Exercise data START

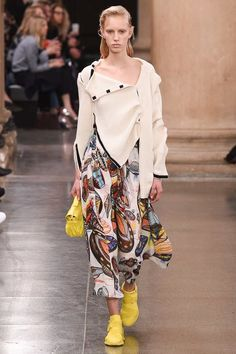 Christopher Kane Fall 2017 Ready-to-Wear Collection Photos - Vogue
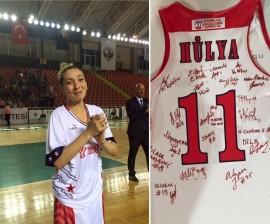 Yakın Doğu Üniversitesi Oyuncularından Hülya Özkan, Basketbola Veda Etti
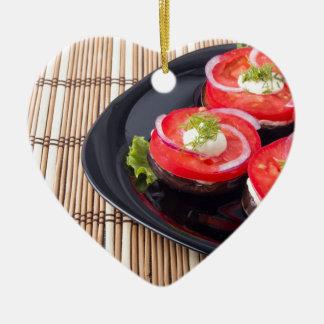 Frische geschnittene Tomaten auf einer Nahaufnahme Keramik Ornament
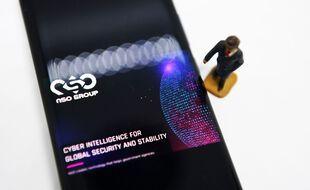 Illustration d'un smartphone avec le logo de NSO.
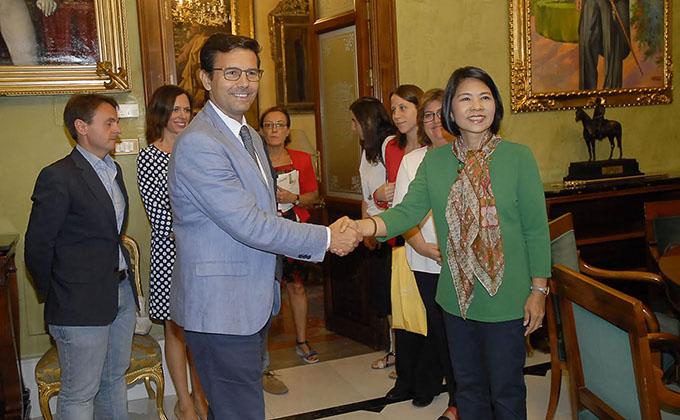 alcalde-embajadora-tailandia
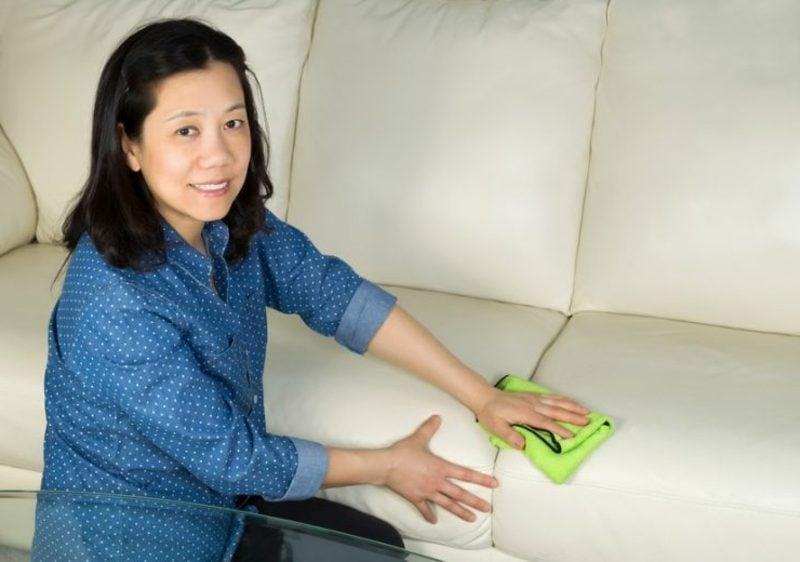 Polsterung reinigen Flecken entfernen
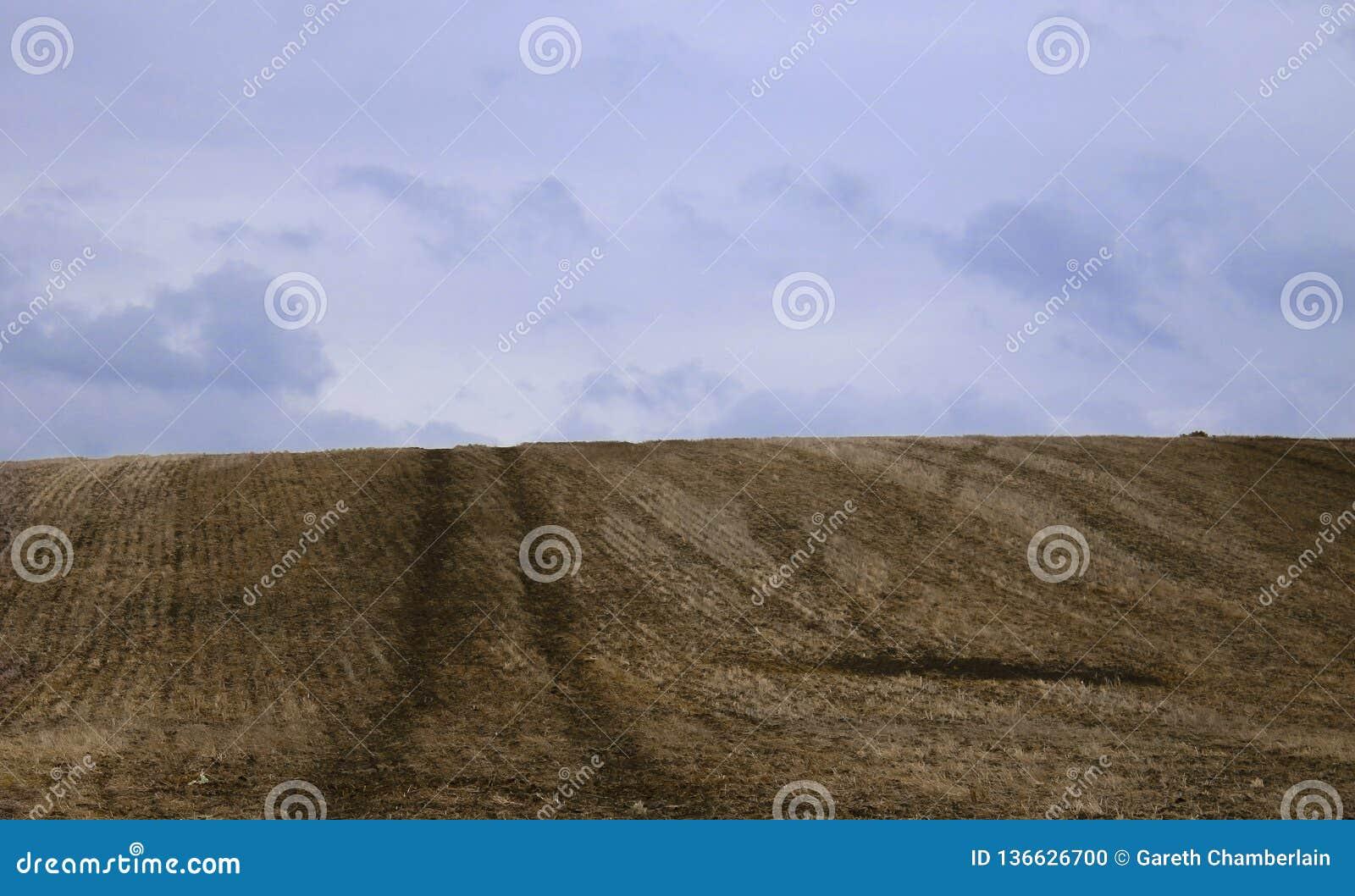 Über dem Hügel ist blaue Himmel für immer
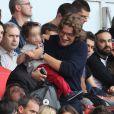 Jean Sarkozy avec son fils Solal lors de la rencontre de Ligue 1 entre le PSG et Guingamp (2-0), au Parc des Princes, le 31 août 2013.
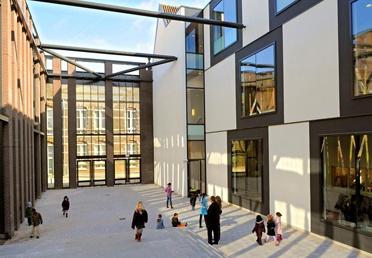 BOA onderwijshuisvesting heeft projecten in het voortgezet onderwijs, primair onderwijs en wetenschappelijk onderwijs.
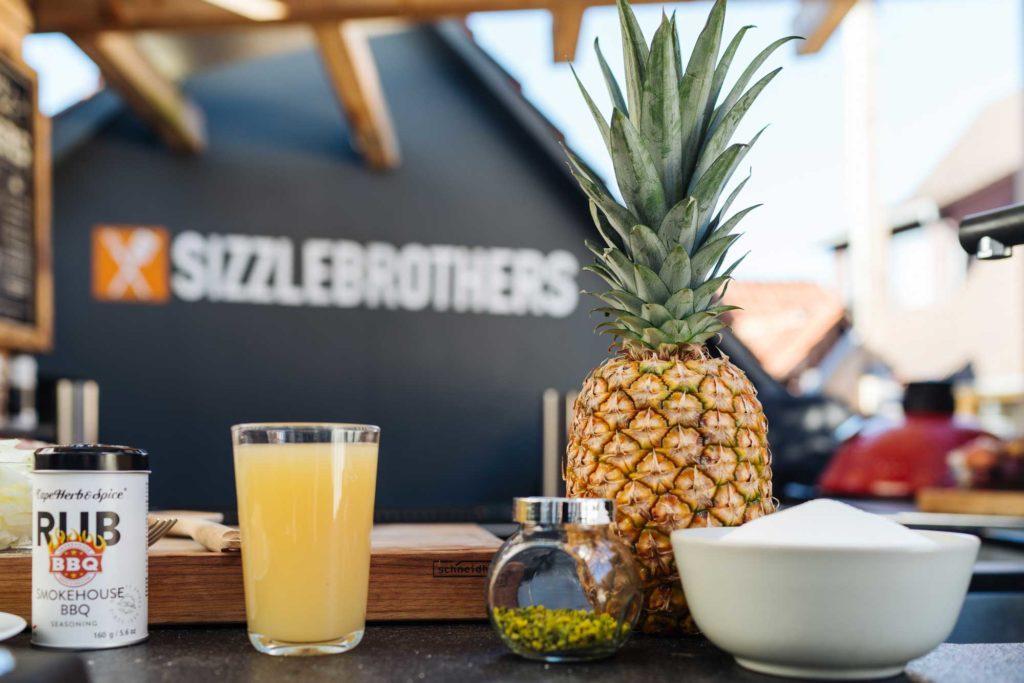 Die Zutaten für die Karamell Ananas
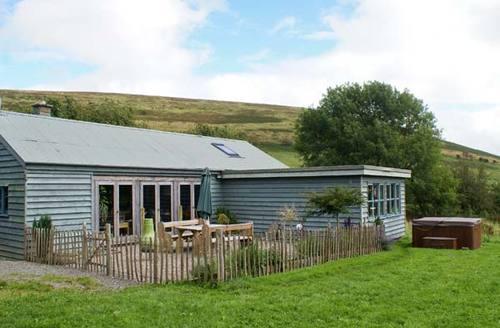 Snaptrip - Last minute cottages - Exquisite  Cottage S6856 -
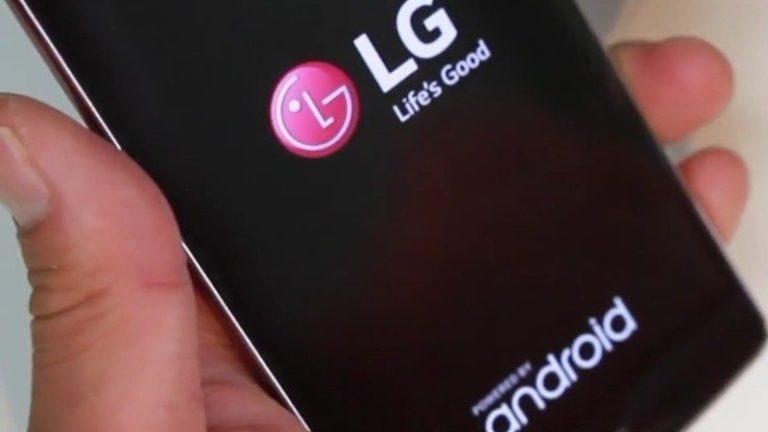 LG Wing! Bu telefonda 2 ekran da üst üste duruyor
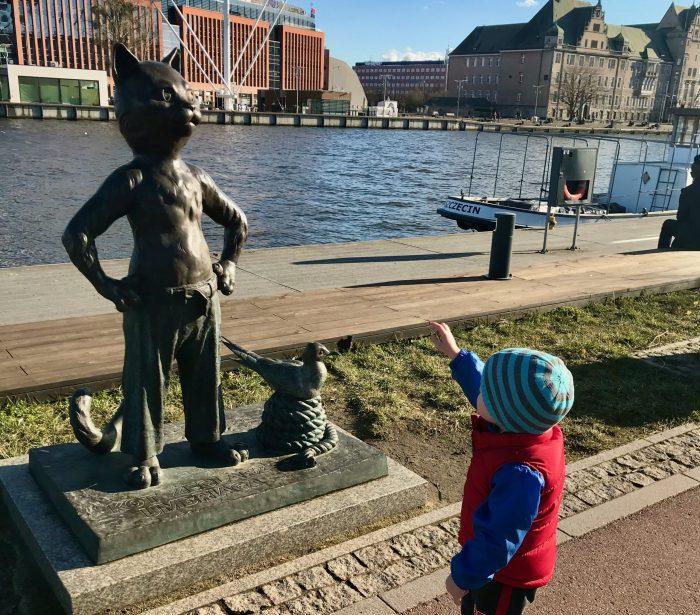 Max meets kot on the Szczecin river walk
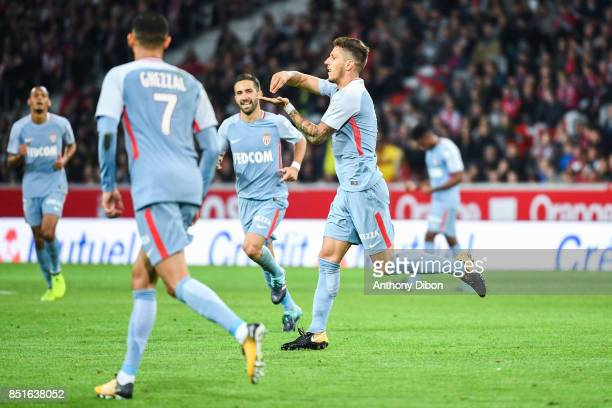 Stevan Jovetic of Monaco celebrates his goal during the Ligue 1 match between Lille OSC and AS Monaco at Stade Pierre Mauroy on September 22 2017 in...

Exercise data END

- Activity -
Pictures do not belong in the answer. Return the lines above starting at the one with "Yakın Doğu Üniversitesi" and ending at the one with "Polsterung reinigen Flecken entfernen", both kept, exactly.

- Reply to the task -
 Yakın Doğu Üniversitesi Oyuncularından Hülya Özkan, Basketbola Veda Etti
 Frische geschnittene Tomaten auf einer Nahaufnahme Keramik Ornament
 Illustration d'un smartphone avec le logo de NSO.
 alcalde-embajadora-tailandia
 Polsterung reinigen Flecken entfernen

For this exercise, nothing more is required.